The conversation with the faculty member in July turned at some point to the subject of faculty donating to the University, sparked in part by an update from the chancellor indicating the success of fundraising during the past year and the hopes for the future. The faculty member I was speaking with said he did not make contributions to the University because he feels he is making a contribution by accepting a lower salary than he could obtain at a research institute or some other organization.

This raised in my mind the issue of whether the University has clear goals for University faculty salaries. From what I can tell, the goal is to have average faculty salaries at the median level for AAU institutions or, more likely, at the median level for AAU public institutions. Some document should clearly state the goal, if one indeed exists. Faculty salaries at Pitt do not reach either level now, except for a small number of faculty in a few disciplines and schools. Some long-time faculty are told by their chairpersons that they are seriously underpaid, but that the amount of money available for equity adjustments is too small to make up substantially for lengthy prior periods of inadequate salary increases. While it is heartwarming to have confirmation of one's worth, it is transitory. Salary increases are not transitory; an increase one year raises the base on which percentage increases are awarded in subsequent years.

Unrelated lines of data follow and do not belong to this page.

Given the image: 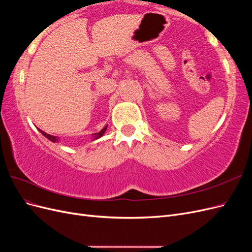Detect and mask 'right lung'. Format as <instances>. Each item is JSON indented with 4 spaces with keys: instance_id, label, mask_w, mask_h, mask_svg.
<instances>
[{
    "instance_id": "1",
    "label": "right lung",
    "mask_w": 252,
    "mask_h": 252,
    "mask_svg": "<svg viewBox=\"0 0 252 252\" xmlns=\"http://www.w3.org/2000/svg\"><path fill=\"white\" fill-rule=\"evenodd\" d=\"M106 129H107V126H105L102 130L100 131V132H96V133H94V140H96V139H98V138H101V136L105 133V131H106ZM40 130V132L44 135V136H46V138L48 139V140H50L51 142H58L59 141V138L58 136H55V135H50V134H48V133H46V132H44V131H42L41 129H39Z\"/></svg>"
}]
</instances>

Should the difference between faculty compensation and what faculty compensation would be if the "median goal" were met be viewed as an in-kind faculty contribution to Pitt? I doubt that the University management has ever given thought to this notion. When the average faculty salary is below the target for a faculty rank, one could reasonably conclude that, collectively, the faculty at that rank has made an in-kind contribution.

While there is evidence that many factors, apart from compensation, are relevant to employee job satisfaction, the importance of compensation cannot be denied. Apart from the psychological effect of salary increases below the CPI on a regular basis for satisfactory performance, financial hardship for some faculty members brought about by such salary increases might induce some faculty members to seek opportunities for compensation to increase their incomes. The choices made to garner additional income may come at the expense of their commitment to the University, particularly to students.

A while back I attended the dinner celebrating the 50 years of teaching by School of Law Emeritus Dean W. Edward Sell. For me, the most important statement in his remarks was that in his 50 years of teaching he never missed or canceled a class in the interest of personal pecuniary benefit. How many faculty can make such a statement about their commitment and priorities? University salary policy should have as one of its goals inspiring commitment like that of Dean Sell. The symbolic value of real salary maintenance should not be overlooked in this context.